As a comparison, consider that there were no speed of light, but speeding up a mass would require an energy which would grow exponentially with the speed: This would not yield a "hard" speed limit independent of the situation considered - if would really depend on how much energy you are willing to invest. Of course, you could argue that all the energy available in the universe is such a hard cutoff, but this would make such a limit much more subjective, and depending on global properties of the universe, rather than the speed of light or the uncertainty relations, which are limitations known to hold in any scenario locally, without requiring us to take into account the whole universe altogether.

So: For all we know, the computational limitations to simulate arbitrarily large systems lie in the scaling of computing time (and possibly storage space), which I would argue is a much weaker notion of fundamental limitation than the speed of light or the uncertainty relation.


Some comments:

I fully agree with Dvij D.C.'s comment that of course, this does not make effective theories superfluous, even if we could fully simulate everything, since the insight gained from an effective theory is often qualitatively different from the one gained from purely numerical study.

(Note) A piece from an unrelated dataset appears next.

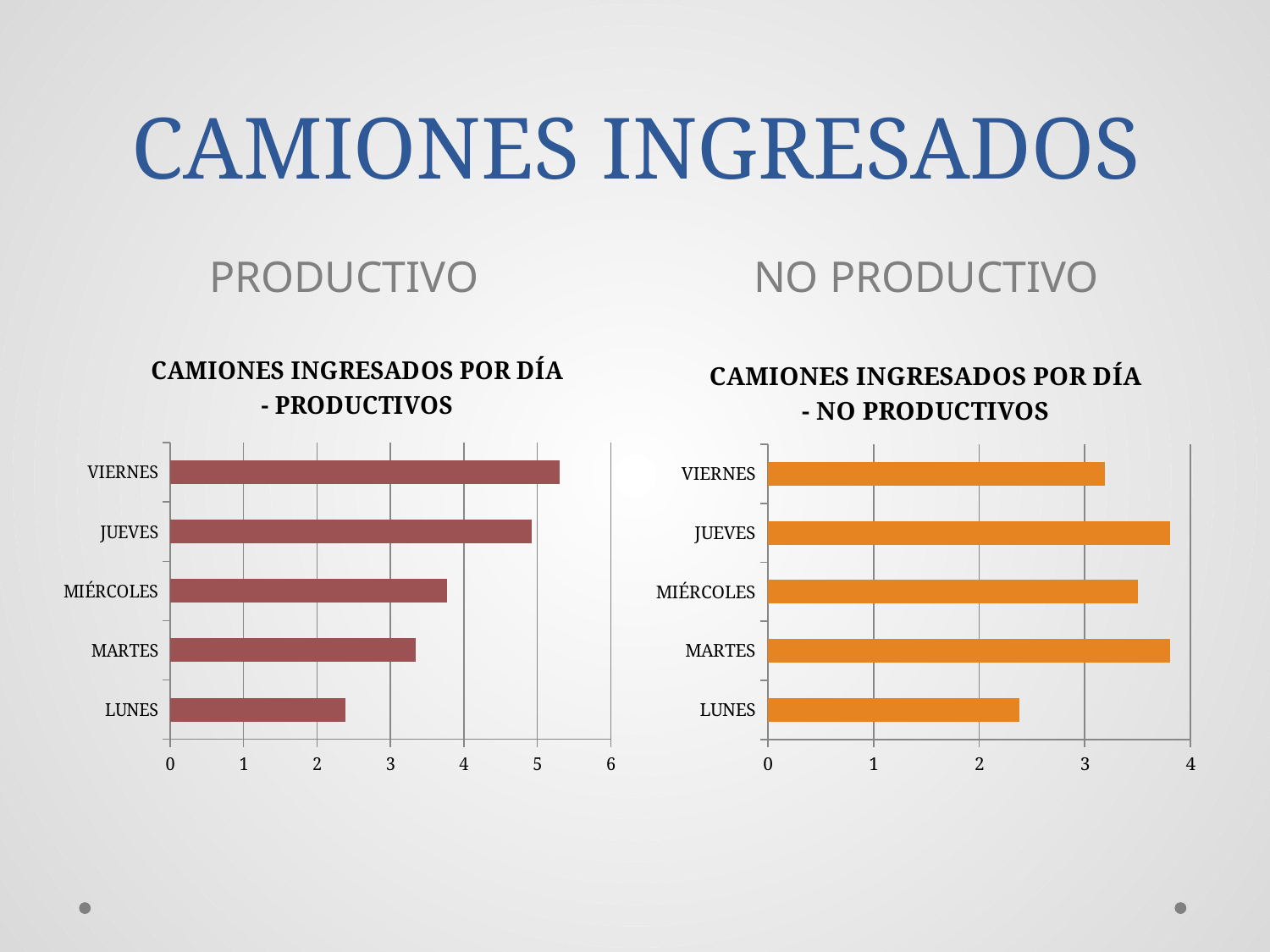
What kind of chart is the 'CAMIONES INGRESADOS POR DÍA - PRODUCTIVOS' chart? Bar chart In the 'CAMIONES INGRESADOS POR DÍA - PRODUCTIVOS' chart, which day has the lowest value? LUNES In the 'CAMIONES INGRESADOS POR DÍA - PRODUCTIVOS' chart, which is larger, the value for MIÉRCOLES or the value for MARTES? MIÉRCOLES In the 'CAMIONES INGRESADOS POR DÍA - PRODUCTIVOS' chart, which day has the highest value? VIERNES In the 'CAMIONES INGRESADOS POR DÍA - NO PRODUCTIVOS' chart, which is larger, the value for VIERNES or the value for MIÉRCOLES? MIÉRCOLES What colour are the bars in the 'CAMIONES INGRESADOS POR DÍA - NO PRODUCTIVOS' chart? Orange In the 'CAMIONES INGRESADOS POR DÍA - PRODUCTIVOS' chart, is the value for LUNES greater or less than 3? less In the 'CAMIONES INGRESADOS POR DÍA - PRODUCTIVOS' chart, is the value for VIERNES greater or less than 5? greater How many days are shown in the 'CAMIONES INGRESADOS POR DÍA - NO PRODUCTIVOS' chart? 5 In the 'CAMIONES INGRESADOS POR DÍA - NO PRODUCTIVOS' chart, is the value for LUNES greater or less than 3? less In the 'CAMIONES INGRESADOS POR DÍA - NO PRODUCTIVOS' chart, which day has the lowest value? LUNES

In principle, it has been shown that are undecidable questions about physical systems one can ask. Thus, one could argue that these are fundamental limitations to simulating physical systems. But then again, there is no experiment which could answers these undecidable questions, and thus, these are rather statements about the "expressive power" of physical theories than about the ability to simulate processes in nature.

And finally, in simulating quantum mechanical systems, one is obviously limited by the limitations of quantum theory, where the observer takes a special role. Simulating the entire universe quantum mechanically is thus something which, I would argue, is outside the scope of the theory.